The technology described in this document involves a computer-implemented method that can identify and reduce audio output levels of a speaker device based on detecting a user's utterance.

The method includes receiving a signal from a speaker device and an additional audio signal.
It involves determining that the additional audio signal corresponds to a user's utterance using a trained model.
The method initiates a reduction in the speaker device's audio output level upon detecting the user's utterance.

Potential Applications: - Voice-controlled devices - Noise-canceling systems - Speech recognition technology

Problems Solved: - Improving user experience by reducing background noise during user interactions - Enhancing the accuracy of voice recognition systems

Benefits: - Clearer communication between users and devices - Enhanced privacy by reducing unintended audio output

Commercial Applications: - Smart home devices - Virtual assistants - Communication systems

Questions about the technology: 1. How does the technology differentiate between background noise and user utterances? 2. What are the potential limitations of this method in real-world environments?
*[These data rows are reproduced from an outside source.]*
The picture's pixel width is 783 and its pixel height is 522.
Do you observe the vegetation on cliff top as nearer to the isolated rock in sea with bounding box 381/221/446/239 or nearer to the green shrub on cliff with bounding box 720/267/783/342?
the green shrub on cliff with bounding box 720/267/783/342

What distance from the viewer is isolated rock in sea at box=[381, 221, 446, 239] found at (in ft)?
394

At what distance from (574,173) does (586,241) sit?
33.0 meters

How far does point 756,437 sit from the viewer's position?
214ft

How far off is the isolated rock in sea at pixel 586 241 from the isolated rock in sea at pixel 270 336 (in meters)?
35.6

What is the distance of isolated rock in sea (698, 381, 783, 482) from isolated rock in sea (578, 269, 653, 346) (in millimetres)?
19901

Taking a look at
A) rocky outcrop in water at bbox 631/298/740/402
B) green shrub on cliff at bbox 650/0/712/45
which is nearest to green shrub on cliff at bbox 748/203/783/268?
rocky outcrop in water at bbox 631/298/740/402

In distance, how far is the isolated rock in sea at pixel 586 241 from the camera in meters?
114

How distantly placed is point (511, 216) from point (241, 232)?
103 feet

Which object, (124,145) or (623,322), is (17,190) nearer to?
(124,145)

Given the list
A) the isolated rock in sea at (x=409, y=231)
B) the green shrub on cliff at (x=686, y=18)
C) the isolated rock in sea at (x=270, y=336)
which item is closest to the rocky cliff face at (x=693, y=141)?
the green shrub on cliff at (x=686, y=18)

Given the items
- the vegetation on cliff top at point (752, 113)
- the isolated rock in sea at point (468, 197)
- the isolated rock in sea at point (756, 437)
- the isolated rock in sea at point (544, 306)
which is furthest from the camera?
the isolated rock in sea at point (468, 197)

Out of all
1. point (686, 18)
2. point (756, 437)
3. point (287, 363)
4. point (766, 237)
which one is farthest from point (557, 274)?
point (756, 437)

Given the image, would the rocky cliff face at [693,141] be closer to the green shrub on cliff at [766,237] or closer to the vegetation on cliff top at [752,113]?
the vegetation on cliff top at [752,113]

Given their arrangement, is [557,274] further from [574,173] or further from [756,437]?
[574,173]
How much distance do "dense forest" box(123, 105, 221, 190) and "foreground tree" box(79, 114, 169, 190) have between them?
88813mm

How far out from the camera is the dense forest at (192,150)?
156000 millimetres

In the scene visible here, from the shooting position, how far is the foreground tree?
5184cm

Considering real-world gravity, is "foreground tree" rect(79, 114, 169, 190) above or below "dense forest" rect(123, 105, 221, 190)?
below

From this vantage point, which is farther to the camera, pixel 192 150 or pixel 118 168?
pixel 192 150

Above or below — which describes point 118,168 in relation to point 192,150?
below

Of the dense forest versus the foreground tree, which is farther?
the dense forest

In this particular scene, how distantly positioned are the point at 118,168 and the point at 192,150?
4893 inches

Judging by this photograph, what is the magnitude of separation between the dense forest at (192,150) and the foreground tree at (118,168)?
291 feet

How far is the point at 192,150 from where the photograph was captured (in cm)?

Frequently Updated Research: - Stay updated on advancements in speech recognition technology and noise reduction algorithms to enhance the performance of the system.

Original Abstract Submitted

the technology described in this document can be embodied in a computer-implemented method that includes receiving, at a processing system, a first signal including an output of a speaker device and an additional audio signal. the method also includes determining, by the processing system, based at least in part on a model trained to identify the output of the speaker device, that the additional audio signal corresponds to an utterance of a user. the method further includes initiating a reduction in an audio output level of the speaker device based on determining that the additional audio signal corresponds to the utterance of the user.